Masood initially entered the country on a student visa in the late 1980s, bringing his wife and children to live with him while he studied at Boston University. Immigration law required those holding student visas to leave the United States for at least two years before applying to return.

Masood has said that he did go back to Pakistan but returned to the United States illegally before the two years was up. He said he paid a fine for this violation as part of an amnesty program and believed that his application for a green card - signifying permanent residence status - was in order as it made its way through the government's immigration bureaucracy.

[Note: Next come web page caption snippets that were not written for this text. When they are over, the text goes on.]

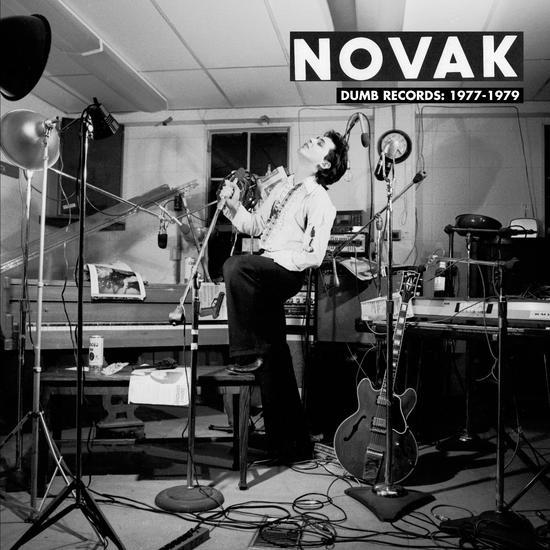 Novak RU21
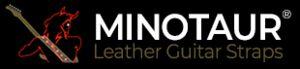 Minotaur céges logó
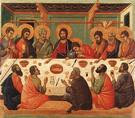 Click the image and check out The Origins of Christianity: http://christianityorigins.blogspot.com/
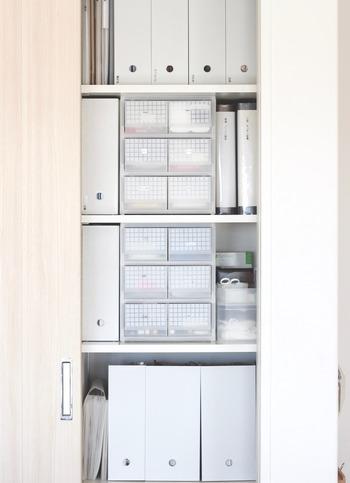押し入れやクローゼット、パントリーなどの扉を開けば美しいボックス収納ですっきりきれい!家族みんなが気持ちよく暮らせそうですよね。 いろいろなサイズを組み合わせて用途に合わせて収納しましょう。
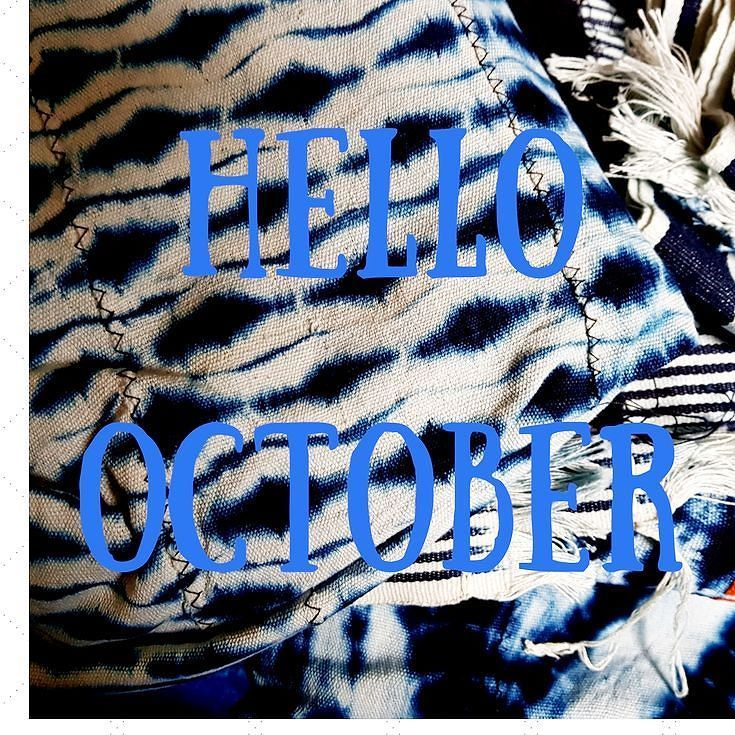 "Hello October with these stunning Baule Indigo ""Shibori""-style handwoven textiles... They are very rare to source online and are now available on the etsy shop (please click on the bio link to shop what you see and many curated textiles from Cote d'Ivoire) #hellooctober#baulethrow #baulepillow #artisan#shibori#handwoventextile#indigo#indigoshibori#africanshibori #curatedtextiles#museum#museumcurator #musee#conservateurdemusee#boutiquesdemusee#textilemuseum#ikat#organiccotton…"
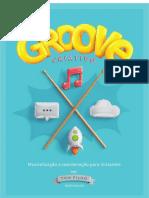 Groove Criativo - Método de Bateria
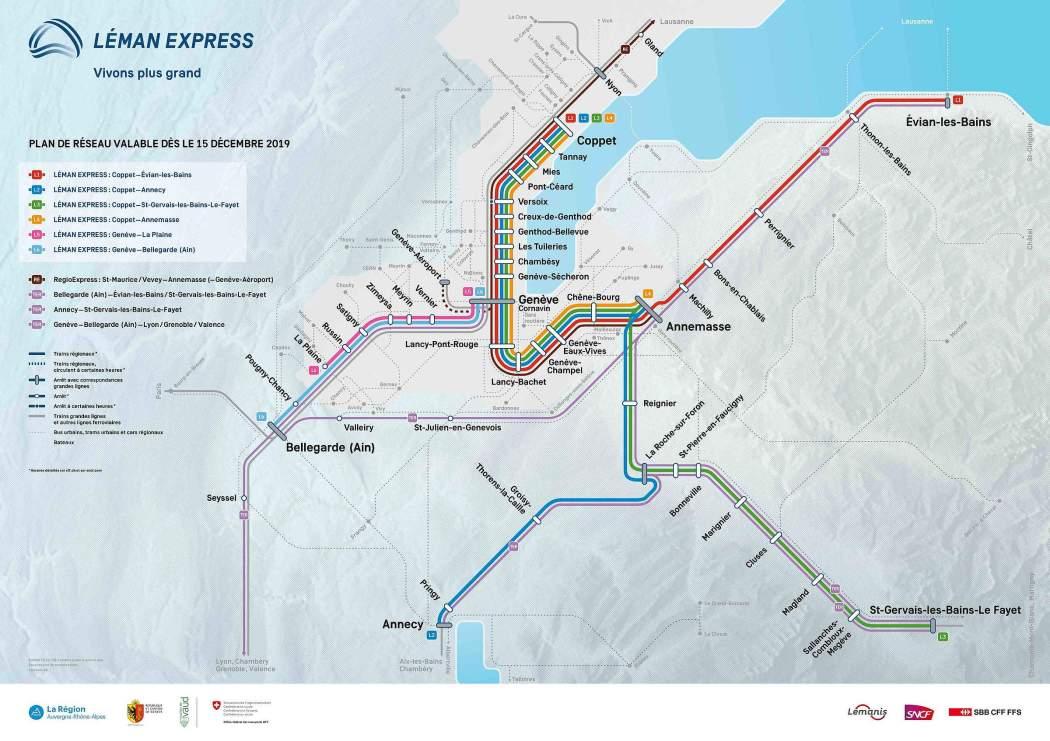 réseau léman express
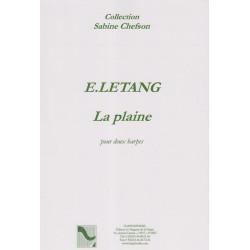 Letang Evelyne - La plaine (2 harpes celtiques)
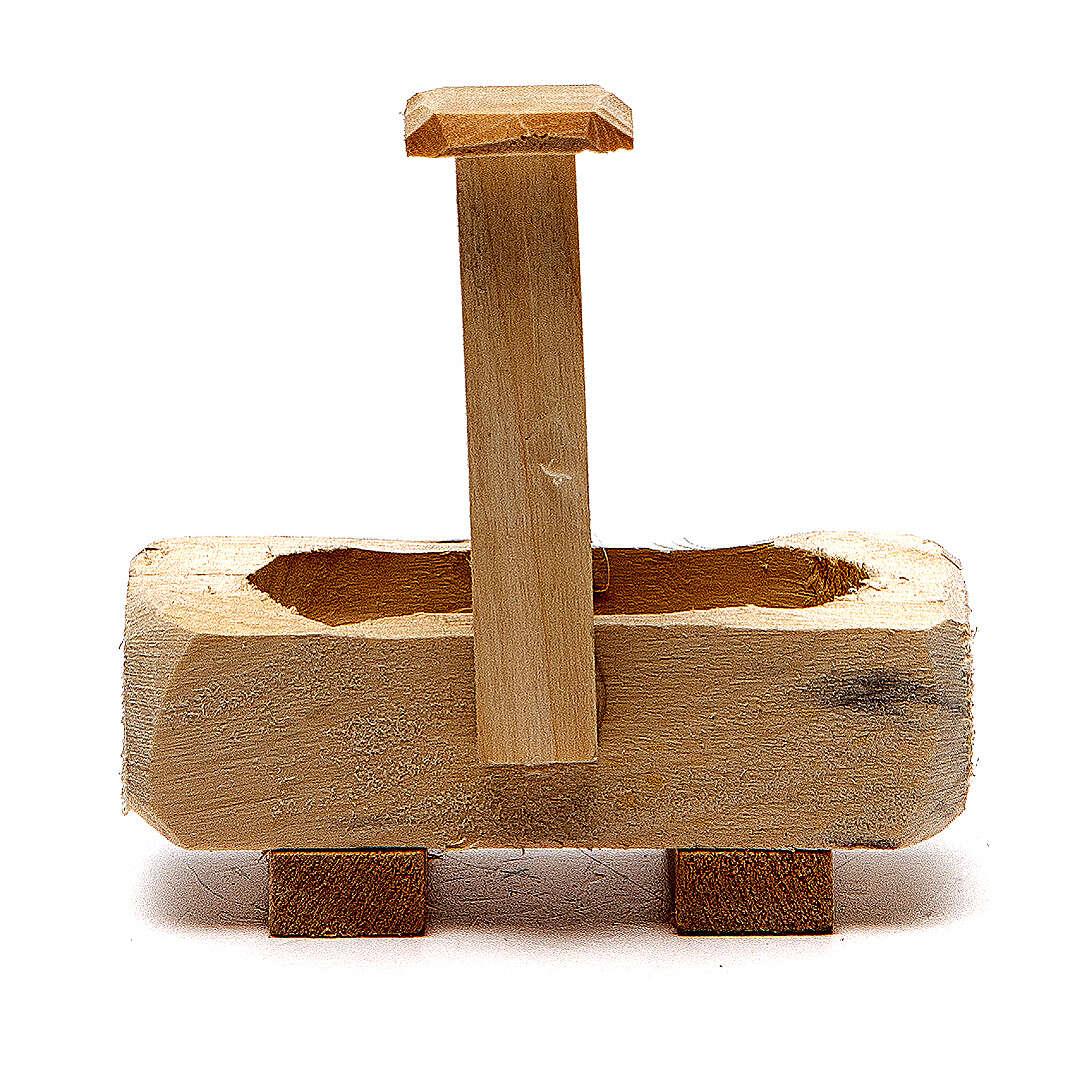 Fontanella legno 8x5x8 cm 4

The government alleges that Masood never returned to Pakistan, and offers as evidence records from 1991-93 show that he continued to live with his family in BU housing, got jobs, bought a car, received traffic tickets, and was with his wife at the hospital when their youngest child was born. He faces up to 10 years' imprisonment for each of the counts.

"They have some evidence," Joyce acknowledged, though Masood has said his driver's license was used by someone else. Masood no longer speaks about the case, on Zalkind's advice.

Supporters say that in prosecuting a Muslim clergyman whose message was that Islam stands for peace, the government may also be dealing a blow to community understanding. As imam, Masood was active in regional interfaith activities, youth events, and in raising the profile of American Muslims at a time when the public image of Islam was tainted by Muslim extremists and the Sept. 11 terrorist attacks.

And support for Masood in Sharon remains strong.

"The clergy still appreciates who he is and what he did," Starr said. "We're still behind him."

At last month's "Sacred Seasons" interfaith event at Temple Israel, celebrating the conjunction of religious holidays and attended by hundreds, said Starr, Masood "received kudos from everybody. People came over to talk to him. People wanted to know his story."

Joyce said Masood's family receives help from the community ("somebody brings over a bag of groceries"), but faces increasing difficulties in remaining in the country without his income. "It's a very bad situation," he said.

Supporters said the prosecution may also have a chilling effect on the region's Muslims. "It's being taken hard by the entire community," Starr said. "I suspect it will have ramifications in terms of what it means to reach out to America."